Setelah bertemu dengan Abel dan mengucapkan selamat menempuh hidup baru serta menikmati beberapa menu makanan di resepsi pernikahan Abel. Bara dan Ai memutuskan untuk pulang.
“Yi, sebentar!” Bara berhenti sebentar. Kakinya terasa sakit karena ia memakai sepatu pantofel yang solnya agak keras. Itu membuat tumit Bara jadi sakit apalagi tadi ia berdiri cukup lama.
“Kenapa?” tanya Ai bingung.
“Tumit aku sakit banget. Aku salah pake sepatu. Tadinya, aku pikir untuk milih sol yang agak tinggi tapi jadinya malah sakit banget.”
Ai menatap Bara yang meringis sambil memegang pundaknya sebagai pegangan untuk Bara menjaga keseimbangannya.
“Kamu tunggu sini. Aku ambilin sendal di mobil. Kebetulan aku ada sendal dimobil.” kata Ai lalu berlari kecil menuju parkiran mobil untuk mengambil sendal selop yang ia bawa di mobil.

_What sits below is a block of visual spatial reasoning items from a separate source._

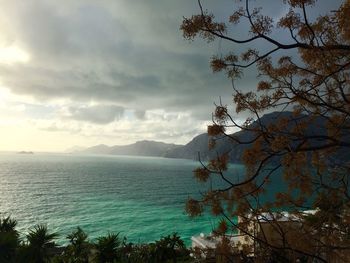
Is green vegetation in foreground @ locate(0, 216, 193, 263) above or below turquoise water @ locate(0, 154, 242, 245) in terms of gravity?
above

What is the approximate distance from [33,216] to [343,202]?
229ft

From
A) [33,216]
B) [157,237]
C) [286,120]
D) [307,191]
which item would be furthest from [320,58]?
[33,216]

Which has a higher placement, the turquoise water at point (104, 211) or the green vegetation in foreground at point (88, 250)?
the green vegetation in foreground at point (88, 250)

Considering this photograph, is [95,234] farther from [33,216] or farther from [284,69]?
[284,69]

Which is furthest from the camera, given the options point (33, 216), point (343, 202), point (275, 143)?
point (33, 216)

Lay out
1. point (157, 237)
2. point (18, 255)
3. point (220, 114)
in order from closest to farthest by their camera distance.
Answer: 1. point (220, 114)
2. point (18, 255)
3. point (157, 237)

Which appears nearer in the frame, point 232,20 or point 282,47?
point 282,47

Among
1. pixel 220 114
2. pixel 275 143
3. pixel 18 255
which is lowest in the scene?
pixel 18 255

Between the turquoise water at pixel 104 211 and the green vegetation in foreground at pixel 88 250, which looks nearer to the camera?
the green vegetation in foreground at pixel 88 250

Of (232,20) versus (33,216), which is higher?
(232,20)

Tak beberapa lama, Ai kembali sambil membawa sendal selop berwarna hitam lalu menyuruh Bara mengganti sepatunya dengan sendal yang Ai bawa. Perlakuan Ai membuat Bara tersenyum kecil. Apalagi, ketika Ai membawa sepatunya ditangan kiri lalu mengenggam tangannya dengan tangan kanan.
“Makasih, ya.” kata Bara sambil tersenyum hingga matanya berbentuk bulan sabit.

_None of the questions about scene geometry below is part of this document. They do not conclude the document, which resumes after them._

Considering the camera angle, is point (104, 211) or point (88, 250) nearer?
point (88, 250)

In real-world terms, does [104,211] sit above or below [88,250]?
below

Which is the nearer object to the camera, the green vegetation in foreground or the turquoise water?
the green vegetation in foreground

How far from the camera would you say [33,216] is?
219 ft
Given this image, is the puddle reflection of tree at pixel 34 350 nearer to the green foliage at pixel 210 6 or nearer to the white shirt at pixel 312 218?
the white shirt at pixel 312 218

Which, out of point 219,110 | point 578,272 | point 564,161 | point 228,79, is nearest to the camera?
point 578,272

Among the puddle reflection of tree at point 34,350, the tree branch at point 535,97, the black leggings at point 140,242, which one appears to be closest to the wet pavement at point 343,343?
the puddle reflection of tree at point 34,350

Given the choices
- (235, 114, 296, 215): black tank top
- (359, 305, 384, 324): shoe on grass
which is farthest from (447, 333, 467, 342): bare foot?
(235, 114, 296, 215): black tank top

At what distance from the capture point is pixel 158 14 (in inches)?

“Iya, sama-sama. Besok-besok pakai sepatunya yang nyaman, ya. Kasian kaki kamu kalo dipaksa pakai sepatu kayak begini.” kata Ai sambil menunjuk sepatu pantofel Bara yang ia bawa ditangannya.
“Iya, pak dokter.”
Bara menatap jahil Ai lalu mereka sama-sama tertawa.
“Aku tuh suka lemah sama cowok act of service.”
“Halah!” Ai merotasikan kedua bola matanya malas membuat Bara tertawa lebar.
Cepat-cepat Bara mencuri kecup pada pipi Ai karena ia tidak tahan akan kegemasan sang kekasih. Bara benar-benar mencintai lelakinya ini dengan segenap hatinya.
“Aku enggak akan pernah biarin kamu pergi, Yi. Aku udah jatuh cinta sama kamu. Tolong, buat aku jatuh cinta sama kamu terus tiap hari.”
“I will.”
Ai merengkuh pinggang Bara sebelum akhirnya mengecup bibir Bara. Untung area parkiran sedang sepi dan sedikit gelap karena mobil Ai terpakir agak pojok.
TIN!
Mereka tersentak kaget ketika mendengar suara klakson yang membuat mereka menyudahi ciuman mereka dan setelahnya mereka tertawa karena kejadian itu. Sepertinya, mereka harus mengurangi melakukan hal-hal intim di area publik.